Saddam and his feared cousin, Ali Hassan al-Majid, also known as "Chemical Ali", face trial for war crimes, including the Halabja attack, at a special tribunal in Iraq.

UN weapons inspectors have called Mr van Anraat one of the most important middle men who supplied Iraq with chemical agents.

The first Dutchman to be tried on genocide- and war crimes-related charges, he faces up to life in prison if convicted. The trial proper is likely to begin later this year.

Defence lawyers said the prosecution of their client was wrong as other Dutch businesses, which also supplied chemical materials at the time, have not faced charges.

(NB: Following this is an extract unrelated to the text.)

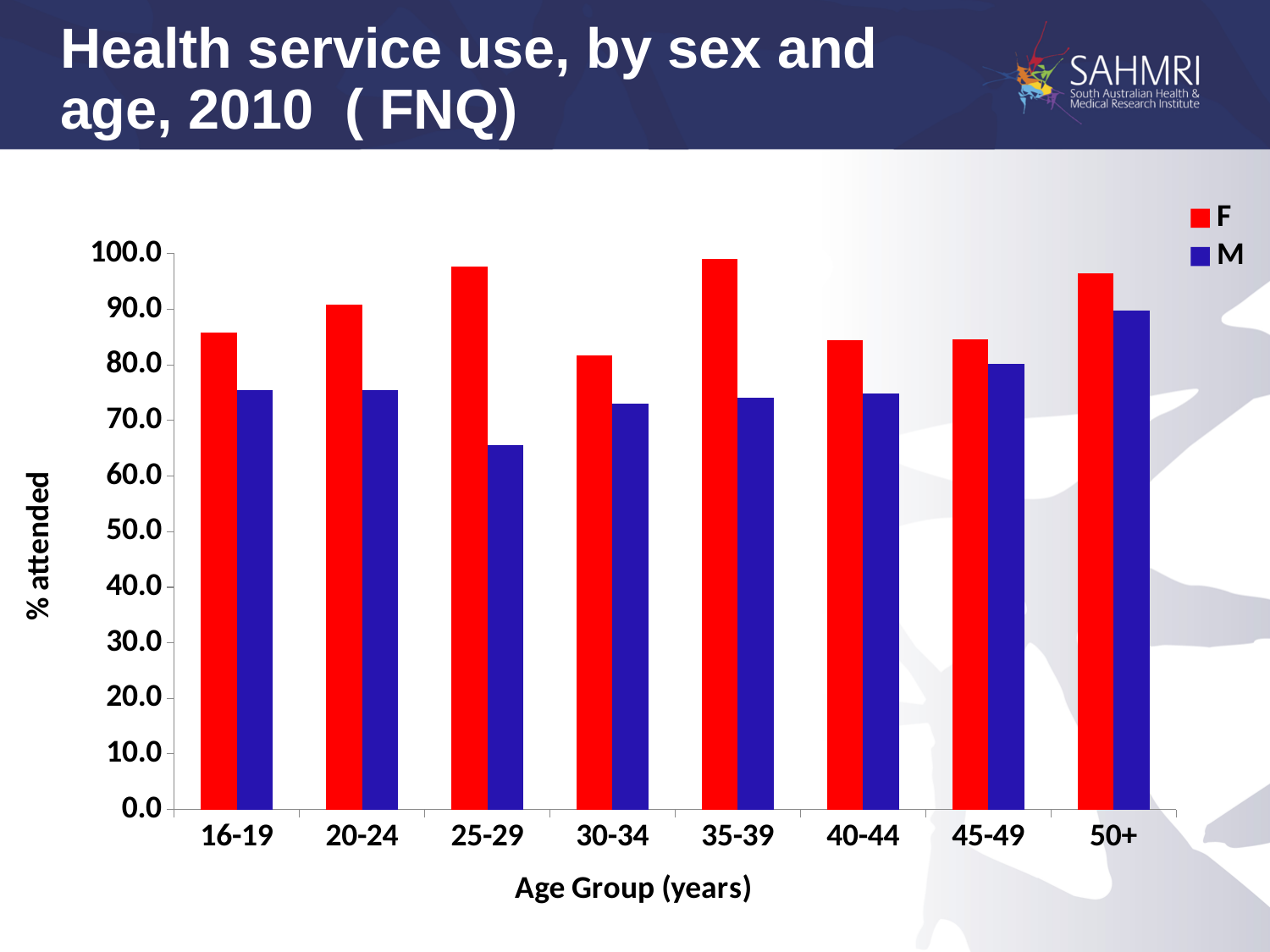
What is the label of the y axis? % attended Is the value for M in the 50+ age group greater or less than 80.0? greater How many series does the legend list? 2 In the 35-39 age group, which is larger, F or M? F Which age group has the lowest value for F? 30-34 What kind of chart is shown on the slide? bar chart How many age groups are shown on the x axis? 8 Is the value for F in the 25-29 age group greater or less than 90.0? greater Which age group has the lowest value for M? 25-29 Is the value for F in the 16-19 age group greater or less than 90.0? less Which age group has the highest value for M? 50+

Mr van Anraat, who sat silently in court, received assurances from Dutch authorities that he would not face prosecution before an investigation was launched in 2003, the defence said.

Iranian and Iraqi victims of chemical attacks plan to seek up to €10,000 compensation each from the accused, a lawyer for the group said, while a group of Kurds demonstrated outside the court, holding pictures of Halabja victims. "It was a black page in Kurdish history," said Sherzad Rozbayani, a member of a Kurdish students' union.

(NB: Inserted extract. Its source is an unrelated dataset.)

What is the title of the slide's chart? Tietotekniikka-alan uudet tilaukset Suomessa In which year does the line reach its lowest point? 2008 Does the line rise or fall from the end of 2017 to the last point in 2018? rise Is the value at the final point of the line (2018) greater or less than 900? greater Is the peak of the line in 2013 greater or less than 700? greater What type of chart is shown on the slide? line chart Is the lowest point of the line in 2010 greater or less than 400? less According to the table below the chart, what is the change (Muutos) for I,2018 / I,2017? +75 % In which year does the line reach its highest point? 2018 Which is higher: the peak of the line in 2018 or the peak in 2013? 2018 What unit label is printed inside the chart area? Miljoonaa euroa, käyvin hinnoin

Iraqi forces attacked Halabja after it was captured by Iranian troops in what Baghdad saw as betrayal by local Kurds.

The attack gained international notoriety after Iran invited foreign journalists to see the town, still strewn with bodies.

Mr van Anraat was first detained in Milan in 1989 following a US request but was released after two months. He then fled to Iraq, where it is thought he stayed until the 2003 US-led invasion, when he returned to the Netherlands.